Pegida-Demo in Dresden: Erst zur Hetze, dann zu Herbert
Pegida demonstriert schon am Sonntag – offiziell, damit die Anhänger am Montag zum Grönemeyer-Konzert gehen können. Doch die mögen nicht.
DRESDEN taz | Dresden soll am Montag vor der Frauenkirche so etwas wie ein winterliches Woodstock erleben. Rund 250 Künstler werden unter dem Motto „offen und bunt“ ohne Gage auftreten, darunter Herbert Grönemeyer, Jan Josef Liefers und Bands wie Keimzeit und Silly. Der veranstaltende Verein „Dresden – Place to be“ hofft auf 30.000 Besucher. „Jeder Mensch guten Willens ist willkommen“, lud Initiator und Medizinprofessor Gerhard Ehninger ein.
Überraschend reagierte die Pegida-Führung darauf: Am Freitag teilte Sprecherin Kathrin Oertel mit, dass deshalb der montägliche „Abendspaziergang“ durch eine Kundgebung am Sonntagnachmittag ersetzt werde.
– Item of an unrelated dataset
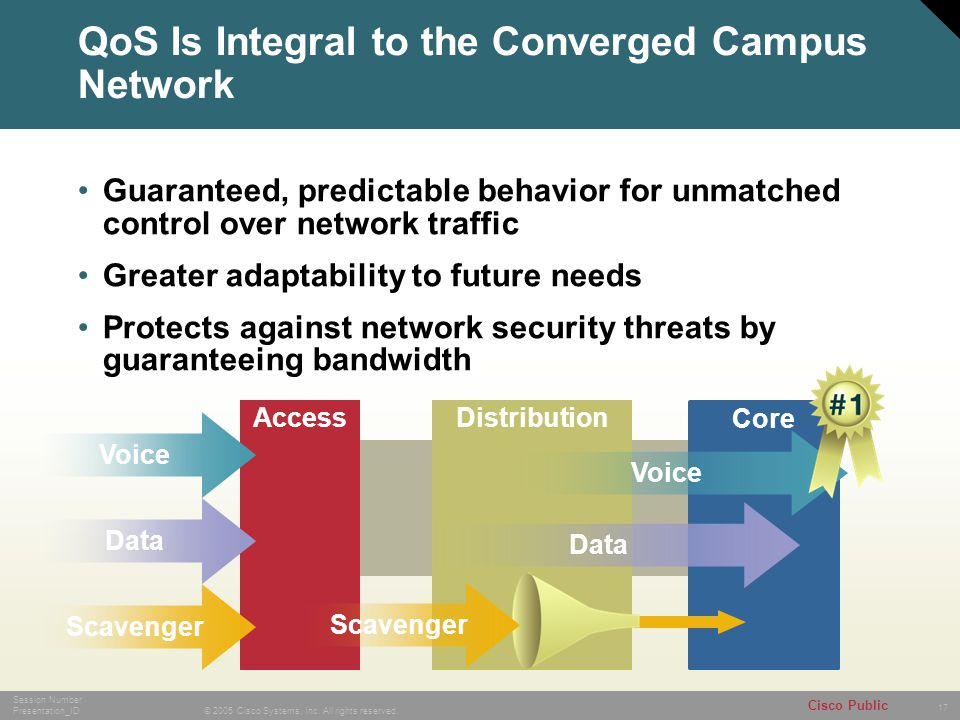 QoS Is Integral to the Converged Campus Network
Man wolle sich dem Motto „offen und bunt“ nicht verschließen. Deshalb habe man sich zur Verlegung entschlossen, damit sich die Spaziergänger mit ihren Familien „dieses kostenlose kulturelle Großerlebnis nicht entgehen lassen müssen“.
Was Oertel dann am Sonntag der Menge von laut Polizei etwa 17.000 Demonstranten auf dem Theaterplatz zurief, klang wieder ganz anders. Die Organisatoren würden „mit Geld um sich werfen, um Stars nach Dresden zu holen“. Unter den 50.000, die am Montag zum Konzert kämen, würden aber auch viele Pegida-Anhänger sein. Diese Äußerung wurde wiederum mit ablehnendem Grummeln quittiert.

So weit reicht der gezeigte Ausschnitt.